Parisianne Modert: A story that is in the past, present and future, tense!

The Lamb’s Pub in London. Don’t let the black sheep in your family pull the wool over your eyes!

 

Literati!

Parisianne Modert (rhymes with Cobert Repor) is new to our site, and her entry into our contest Wing Nuts is based on a writer I am unfamiliar with, but that’s why there is Wikipedia.

Slyvia Plath, aka Mrs. Ted Hughes, was a poet married to a fellow poet, and he done her wrong. He fell in love with another poet’s wife, of which he wrote:

“The dreamer in her
Had fallen in love with me and she did not know it.
That moment the dreamer in me
Fell in love with her and I knew it,”

Parisianne commiserates  with Sylvia in her story,

The Lamb under the Bell Jar

by

Parisianne Modert

The I’ll just have to wing it time machine whisked me onto Lamb’s Conduit Street within the West End of London.  The Lamb Pub of 1720 birth and forlorn Victorian draping compelled me inside.

“Top shelf vodka, glass, no ice, leave the bottle.”

Sylvia Plath’s eyes turned up to mine, sad, blank, troubled, beautiful.

“Mrs.
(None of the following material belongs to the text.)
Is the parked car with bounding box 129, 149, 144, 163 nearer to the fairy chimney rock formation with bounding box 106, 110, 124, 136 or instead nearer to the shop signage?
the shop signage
Hughes, may I…”

“Profession?”

“Novelist, barren without agenda.”

“I despise drinking alone.  Sit.  You are?”

“Madame Parisianne.”

“French?”

“Non.”

“I hate this day, Madame.”

“You met your husband six years ago.”

“I hate hollow anniversaries.”

“He forgot?”

“Always.  Your story?”

“I’m from 2038.”

“Why visit me?  Dickens’s ghost sits over there.”

“Your poems and life fascinate me.”

“My family lives in Devon.”

“Never disturb a writer and mother at work.”

“Read my work?”

“All of it.  Why drink here?”

“Ted is fucking another poet’s woman.”

“You will write about it.”

“Where?”

“Your memoirs. You’re writing ‘The Bell Jar’ now.”

“I believe you Parisianne.  My husband loves Assia instead of me.  She captured him like prey to be toyed with.  Pretty woman without a soul draw pleasure from cruelty.  Men, even poets are fools.”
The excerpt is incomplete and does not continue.